» Texto proporcionado
Con todo esto, Molière no se burlaba sólo de la hipocresía vulgar, sino también de la mentira universal que surge forzosamente de la inviabilidad de la idea cristiana; con todo esto ponía en ridículo el sistema entero de concesiones que el espiritualismo se había visto obligado a establecer en aras del sensualismo. A decir verdad, los adeptos al jansenismo tenían más motivos que los jesuitas para sentirse ofendidos por las representaciones de Tartufo, y Molière seguirá siendo sin duda tan impertinente para los metodistas de ahora como lo fue para los católicos devotos de su tiempo. Pero precisamente por eso es tan grande Molière, porque, como Aristófanes y Cervantes, no se mofaba de las contingencias de la época, sino de lo eternamente irrisorio, de las flaquezas originarias de la humanidad. En este sentido, Voltaire, que no atacó sino lo efímero y superfluo, no puede igualarse con Molière.

Sin embargo, aquella burla, la volteriana en particular, ha cumplido su misión en Francia y quien tratase de continuarla obraría de un modo tan intempestivo como insensato, pues, al querer extirpar los últimos vestigios visibles del catolicismo, fácilmente podría suceder que la idea católica adoptara una forma nueva, se refugiara en un cuerpo distinto y, desprendiéndose hasta del nombre de cristianismo, nos fastidiara más latosamente con ese disfraz que en su actual figura caduca, deshecha y malmirada por todos. Sí, no deja de tener ventajas que el espiritualismo esté representado por una religión que ha perdido sus mejores fuerzas, y por un sacerdocio en franca oposición con el entusiasmo de la libertad propio de nuestra época.

» Registros de datos
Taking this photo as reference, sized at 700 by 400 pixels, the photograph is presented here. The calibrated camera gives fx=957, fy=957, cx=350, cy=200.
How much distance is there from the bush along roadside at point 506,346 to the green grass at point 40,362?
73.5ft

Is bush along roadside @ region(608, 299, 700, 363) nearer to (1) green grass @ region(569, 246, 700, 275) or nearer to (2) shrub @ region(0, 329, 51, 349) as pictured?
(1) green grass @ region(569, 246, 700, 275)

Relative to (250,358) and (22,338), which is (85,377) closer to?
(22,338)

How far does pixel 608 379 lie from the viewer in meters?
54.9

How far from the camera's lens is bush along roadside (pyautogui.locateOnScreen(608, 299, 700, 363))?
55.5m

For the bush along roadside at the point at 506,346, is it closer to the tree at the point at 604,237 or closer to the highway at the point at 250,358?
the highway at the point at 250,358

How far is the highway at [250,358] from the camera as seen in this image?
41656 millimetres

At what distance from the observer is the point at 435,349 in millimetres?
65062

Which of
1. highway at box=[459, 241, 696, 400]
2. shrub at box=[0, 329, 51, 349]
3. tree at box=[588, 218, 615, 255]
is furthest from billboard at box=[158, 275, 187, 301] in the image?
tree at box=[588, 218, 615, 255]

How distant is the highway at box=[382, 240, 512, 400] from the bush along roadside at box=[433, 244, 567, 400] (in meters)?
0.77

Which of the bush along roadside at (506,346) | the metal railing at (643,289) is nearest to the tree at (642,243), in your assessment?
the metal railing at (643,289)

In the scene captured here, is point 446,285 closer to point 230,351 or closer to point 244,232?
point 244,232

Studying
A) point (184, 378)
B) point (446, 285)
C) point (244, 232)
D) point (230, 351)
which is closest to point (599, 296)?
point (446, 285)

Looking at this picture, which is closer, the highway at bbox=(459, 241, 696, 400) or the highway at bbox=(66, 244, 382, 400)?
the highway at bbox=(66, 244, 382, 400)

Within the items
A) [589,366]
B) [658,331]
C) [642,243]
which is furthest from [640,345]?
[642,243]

...

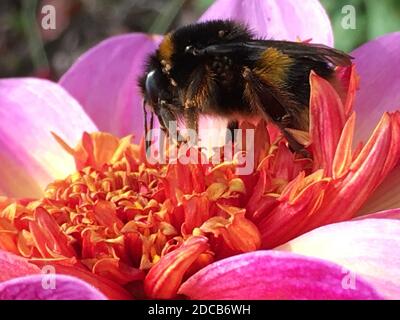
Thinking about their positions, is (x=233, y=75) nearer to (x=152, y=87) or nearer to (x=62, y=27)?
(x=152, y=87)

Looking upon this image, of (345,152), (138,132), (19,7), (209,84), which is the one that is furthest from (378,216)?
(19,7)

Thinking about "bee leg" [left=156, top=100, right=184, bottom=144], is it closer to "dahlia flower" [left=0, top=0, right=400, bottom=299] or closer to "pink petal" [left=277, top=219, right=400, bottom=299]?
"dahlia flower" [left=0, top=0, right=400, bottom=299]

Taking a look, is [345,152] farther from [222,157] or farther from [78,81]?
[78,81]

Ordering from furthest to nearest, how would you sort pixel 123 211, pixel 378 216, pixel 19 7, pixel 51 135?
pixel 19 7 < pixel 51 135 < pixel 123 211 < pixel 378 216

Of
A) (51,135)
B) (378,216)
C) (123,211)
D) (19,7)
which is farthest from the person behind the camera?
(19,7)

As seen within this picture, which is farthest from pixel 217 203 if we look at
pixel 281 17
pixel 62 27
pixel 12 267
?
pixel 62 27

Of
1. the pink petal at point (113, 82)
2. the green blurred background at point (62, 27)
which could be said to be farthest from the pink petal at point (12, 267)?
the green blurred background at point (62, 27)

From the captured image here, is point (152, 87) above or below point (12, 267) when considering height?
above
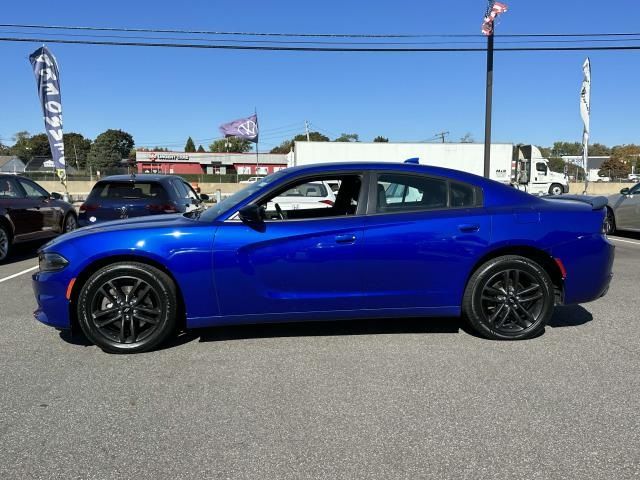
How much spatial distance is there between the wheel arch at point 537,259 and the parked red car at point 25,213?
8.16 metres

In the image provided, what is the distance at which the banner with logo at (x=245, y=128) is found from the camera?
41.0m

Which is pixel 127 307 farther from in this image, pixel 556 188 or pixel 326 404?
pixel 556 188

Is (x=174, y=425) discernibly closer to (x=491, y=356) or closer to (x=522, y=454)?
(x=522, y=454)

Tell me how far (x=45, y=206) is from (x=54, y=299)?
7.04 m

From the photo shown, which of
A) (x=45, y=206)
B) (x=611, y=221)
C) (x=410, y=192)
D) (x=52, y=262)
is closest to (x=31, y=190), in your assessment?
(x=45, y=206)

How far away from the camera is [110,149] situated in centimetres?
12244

--

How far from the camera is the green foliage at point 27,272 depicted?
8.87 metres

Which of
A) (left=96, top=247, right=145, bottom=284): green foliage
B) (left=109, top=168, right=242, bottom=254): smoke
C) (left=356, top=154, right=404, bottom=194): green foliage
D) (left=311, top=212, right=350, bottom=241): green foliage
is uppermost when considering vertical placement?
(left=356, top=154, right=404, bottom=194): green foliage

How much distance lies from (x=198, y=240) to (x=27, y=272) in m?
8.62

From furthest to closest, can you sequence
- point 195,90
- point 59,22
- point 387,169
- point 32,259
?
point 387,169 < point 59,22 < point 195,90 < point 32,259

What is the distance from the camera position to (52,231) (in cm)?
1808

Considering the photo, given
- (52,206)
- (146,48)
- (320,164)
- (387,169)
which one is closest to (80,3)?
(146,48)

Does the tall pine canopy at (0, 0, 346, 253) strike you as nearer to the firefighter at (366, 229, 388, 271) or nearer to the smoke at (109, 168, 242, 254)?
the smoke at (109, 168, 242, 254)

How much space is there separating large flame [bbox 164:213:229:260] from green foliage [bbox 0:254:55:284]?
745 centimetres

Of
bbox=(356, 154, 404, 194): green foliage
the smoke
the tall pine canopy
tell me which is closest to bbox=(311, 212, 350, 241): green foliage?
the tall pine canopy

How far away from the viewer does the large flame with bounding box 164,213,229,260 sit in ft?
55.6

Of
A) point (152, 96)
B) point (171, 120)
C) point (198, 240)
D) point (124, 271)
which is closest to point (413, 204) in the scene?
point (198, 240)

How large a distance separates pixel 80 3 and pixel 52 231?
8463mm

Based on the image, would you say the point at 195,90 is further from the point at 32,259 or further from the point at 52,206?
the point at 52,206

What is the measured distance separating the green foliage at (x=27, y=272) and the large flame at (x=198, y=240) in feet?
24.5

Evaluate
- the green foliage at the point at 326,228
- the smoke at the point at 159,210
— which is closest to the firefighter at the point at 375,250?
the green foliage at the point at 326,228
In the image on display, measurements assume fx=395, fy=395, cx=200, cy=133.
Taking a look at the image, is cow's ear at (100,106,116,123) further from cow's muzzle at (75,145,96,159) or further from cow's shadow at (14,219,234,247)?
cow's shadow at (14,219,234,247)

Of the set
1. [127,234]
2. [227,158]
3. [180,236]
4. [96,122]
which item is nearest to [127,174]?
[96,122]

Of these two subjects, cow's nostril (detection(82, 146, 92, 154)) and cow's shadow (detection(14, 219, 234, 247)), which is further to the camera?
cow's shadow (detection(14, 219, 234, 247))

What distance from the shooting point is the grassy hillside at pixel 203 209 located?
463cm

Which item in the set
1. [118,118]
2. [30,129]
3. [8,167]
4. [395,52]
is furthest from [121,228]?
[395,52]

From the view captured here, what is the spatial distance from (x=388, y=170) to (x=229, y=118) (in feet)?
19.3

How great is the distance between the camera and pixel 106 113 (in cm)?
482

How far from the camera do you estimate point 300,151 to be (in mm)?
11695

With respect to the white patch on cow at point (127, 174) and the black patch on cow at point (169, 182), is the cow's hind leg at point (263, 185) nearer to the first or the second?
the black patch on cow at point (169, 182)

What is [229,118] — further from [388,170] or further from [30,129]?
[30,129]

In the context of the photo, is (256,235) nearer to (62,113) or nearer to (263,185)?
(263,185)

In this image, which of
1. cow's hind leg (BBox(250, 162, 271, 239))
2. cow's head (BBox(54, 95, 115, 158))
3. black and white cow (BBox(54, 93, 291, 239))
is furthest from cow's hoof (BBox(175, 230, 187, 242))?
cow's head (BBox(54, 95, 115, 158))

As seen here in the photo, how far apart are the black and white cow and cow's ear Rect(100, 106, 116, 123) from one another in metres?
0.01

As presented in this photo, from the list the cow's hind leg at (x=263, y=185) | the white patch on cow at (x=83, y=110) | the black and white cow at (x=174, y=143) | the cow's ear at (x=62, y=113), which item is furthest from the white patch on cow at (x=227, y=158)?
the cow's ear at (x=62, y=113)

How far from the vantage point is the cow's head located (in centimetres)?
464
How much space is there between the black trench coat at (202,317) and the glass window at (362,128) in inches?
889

» Ejercicio
Extrae sin ningún cambio, del texto sobre Molière, el fragmento que empieza con las palabras que contienen "Sin embargo, aquella" y termina con "de nuestra época.". Los datos son un material aparte, independiente del texto.

» Respuesta
Sin embargo, aquella burla, la volteriana en particular, ha cumplido su misión en Francia y quien tratase de continuarla obraría de un modo tan intempestivo como insensato, pues, al querer extirpar los últimos vestigios visibles del catolicismo, fácilmente podría suceder que la idea católica adoptara una forma nueva, se refugiara en un cuerpo distinto y, desprendiéndose hasta del nombre de cristianismo, nos fastidiara más latosamente con ese disfraz que en su actual figura caduca, deshecha y malmirada por todos. Sí, no deja de tener ventajas que el espiritualismo esté representado por una religión que ha perdido sus mejores fuerzas, y por un sacerdocio en franca oposición con el entusiasmo de la libertad propio de nuestra época.